I think that what led the administrative law judge and now this court astray is the counterintuitive character of that opinion. “Everyone knows” that stress can precipitate a heart attack, and “stress” is such a vague term that “everyone knows” that Janich must have been under stress. But the reason everyone thinks that stress can cause a heart attack is that when a lay person thinks of heart disease he invariably thinks of coronary artery disease, the narrowing of the arteries in the heart. Coronary artery disease, which can precipitate a heart attack through a sudden blockage of a coronary artery by depriving the heart muscle of the blood it needs, can be aggravated by stress; and Janich had severe coronary artery disease. But it is not the only type of heart disease. According to Carroll, Janich’s death was precipitated not by a myocardial infarction (the type of heart attack produced by the blockage of a coronary artery) but by an irregularity in the beating of Janich’s heart. The condition that produced this irregularity was related to his coronary heart disease, and specifically to his previous heart attack, but there is no argument that this condition, the precipitator (in Carroll’s opinion) of the fatal heart attack, was worsened by any emotional or physical stress that Janich may have experienced on the day of his death or on the preceding 38 days. (I am assuming here that there was substantial evidence of stress; but there was not.) I do not find in either the agency opimons or this court’s opinion any recogmtion of the distinction that I have been expounding, though it is the basis of Carroll’s opinion.

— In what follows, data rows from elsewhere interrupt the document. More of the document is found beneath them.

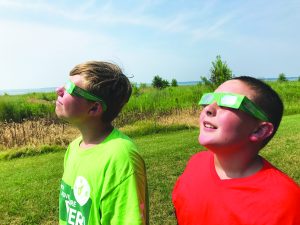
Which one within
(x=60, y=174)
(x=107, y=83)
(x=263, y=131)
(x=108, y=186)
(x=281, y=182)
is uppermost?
(x=107, y=83)

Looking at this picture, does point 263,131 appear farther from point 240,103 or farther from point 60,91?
point 60,91

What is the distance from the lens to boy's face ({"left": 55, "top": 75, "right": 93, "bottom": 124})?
2699 mm

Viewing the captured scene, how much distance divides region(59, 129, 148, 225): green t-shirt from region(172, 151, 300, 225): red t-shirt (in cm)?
28

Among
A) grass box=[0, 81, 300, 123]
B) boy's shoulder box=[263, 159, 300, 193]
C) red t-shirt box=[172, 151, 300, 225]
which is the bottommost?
grass box=[0, 81, 300, 123]

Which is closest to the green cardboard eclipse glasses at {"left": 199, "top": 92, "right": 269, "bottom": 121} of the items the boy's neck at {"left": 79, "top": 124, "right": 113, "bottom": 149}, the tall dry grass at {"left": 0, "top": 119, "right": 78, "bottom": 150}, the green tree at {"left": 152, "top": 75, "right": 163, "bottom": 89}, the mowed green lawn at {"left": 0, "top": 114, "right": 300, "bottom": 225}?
the boy's neck at {"left": 79, "top": 124, "right": 113, "bottom": 149}

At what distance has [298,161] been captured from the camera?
27.9ft

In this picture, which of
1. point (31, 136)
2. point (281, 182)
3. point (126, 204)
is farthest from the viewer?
point (31, 136)

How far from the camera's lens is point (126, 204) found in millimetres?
2266

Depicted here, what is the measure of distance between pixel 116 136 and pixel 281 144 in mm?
8708

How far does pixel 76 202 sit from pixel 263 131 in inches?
49.1

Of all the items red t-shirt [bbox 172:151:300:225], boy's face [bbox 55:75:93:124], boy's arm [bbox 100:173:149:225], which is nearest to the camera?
red t-shirt [bbox 172:151:300:225]

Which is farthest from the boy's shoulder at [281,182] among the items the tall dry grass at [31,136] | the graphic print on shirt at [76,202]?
the tall dry grass at [31,136]

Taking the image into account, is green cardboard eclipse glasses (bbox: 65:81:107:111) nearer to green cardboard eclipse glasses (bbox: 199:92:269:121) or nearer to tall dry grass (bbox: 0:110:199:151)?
green cardboard eclipse glasses (bbox: 199:92:269:121)

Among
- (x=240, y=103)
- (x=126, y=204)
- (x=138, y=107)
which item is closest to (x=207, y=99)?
(x=240, y=103)
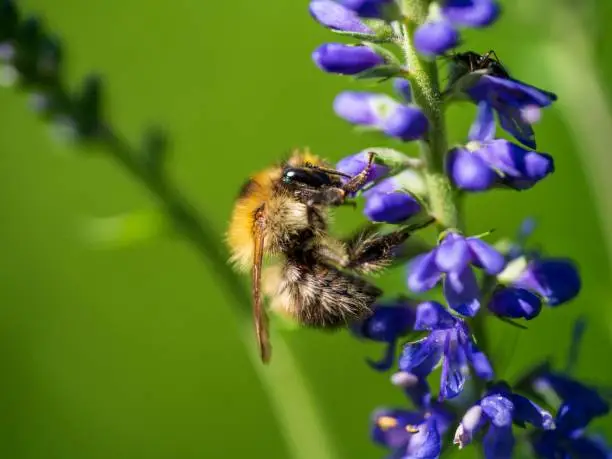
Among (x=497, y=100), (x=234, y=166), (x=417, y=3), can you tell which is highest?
(x=417, y=3)

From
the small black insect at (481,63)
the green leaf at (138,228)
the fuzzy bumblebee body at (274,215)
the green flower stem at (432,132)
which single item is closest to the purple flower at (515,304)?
the green flower stem at (432,132)

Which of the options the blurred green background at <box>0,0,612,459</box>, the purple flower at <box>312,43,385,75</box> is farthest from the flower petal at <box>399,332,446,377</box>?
the blurred green background at <box>0,0,612,459</box>

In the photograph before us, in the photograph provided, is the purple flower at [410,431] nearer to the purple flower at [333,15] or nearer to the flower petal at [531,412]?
the flower petal at [531,412]

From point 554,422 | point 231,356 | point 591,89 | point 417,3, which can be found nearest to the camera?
point 417,3

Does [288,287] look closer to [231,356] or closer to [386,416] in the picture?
[386,416]

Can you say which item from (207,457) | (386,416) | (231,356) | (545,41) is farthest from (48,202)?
(386,416)
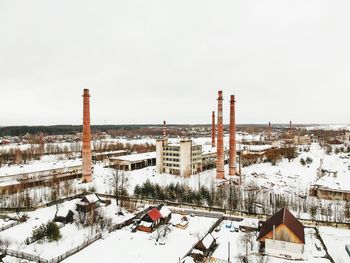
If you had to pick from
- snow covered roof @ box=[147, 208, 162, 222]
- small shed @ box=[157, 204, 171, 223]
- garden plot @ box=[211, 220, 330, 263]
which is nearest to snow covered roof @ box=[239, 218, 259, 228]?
garden plot @ box=[211, 220, 330, 263]

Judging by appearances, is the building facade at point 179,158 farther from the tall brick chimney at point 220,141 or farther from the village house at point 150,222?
the village house at point 150,222

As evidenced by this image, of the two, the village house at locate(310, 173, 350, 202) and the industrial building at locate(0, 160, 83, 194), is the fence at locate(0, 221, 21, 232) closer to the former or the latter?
the industrial building at locate(0, 160, 83, 194)

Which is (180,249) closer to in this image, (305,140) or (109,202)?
(109,202)

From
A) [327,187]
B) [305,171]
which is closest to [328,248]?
[327,187]

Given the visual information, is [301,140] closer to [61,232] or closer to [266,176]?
[266,176]

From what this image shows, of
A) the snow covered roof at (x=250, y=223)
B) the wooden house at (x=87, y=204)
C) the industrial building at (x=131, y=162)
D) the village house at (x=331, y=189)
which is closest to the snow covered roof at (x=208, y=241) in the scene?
the snow covered roof at (x=250, y=223)

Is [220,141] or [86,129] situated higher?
[86,129]

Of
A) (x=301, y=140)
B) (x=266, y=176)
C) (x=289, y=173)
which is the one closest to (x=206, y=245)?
(x=266, y=176)
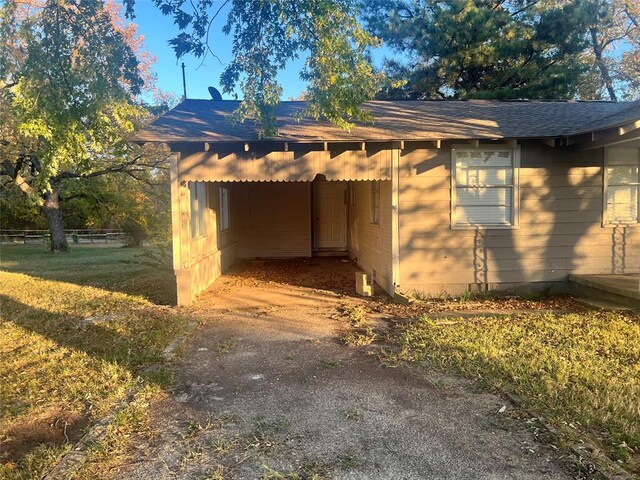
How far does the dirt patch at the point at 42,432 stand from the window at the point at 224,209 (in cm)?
845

If the Department of Labor is free to disregard medical evidence of the quality and specificity of Dr. Carroll’s, it will have been empowered to read out of the statute the requirement that the worker’s injury, to be compensable, have been employment-related. The case should be remanded to the Benefits Review Board with instructions to redetermine the claimant’s entitlement to benefits in light of Dr. Carroll’s substantial evidence to the contrary.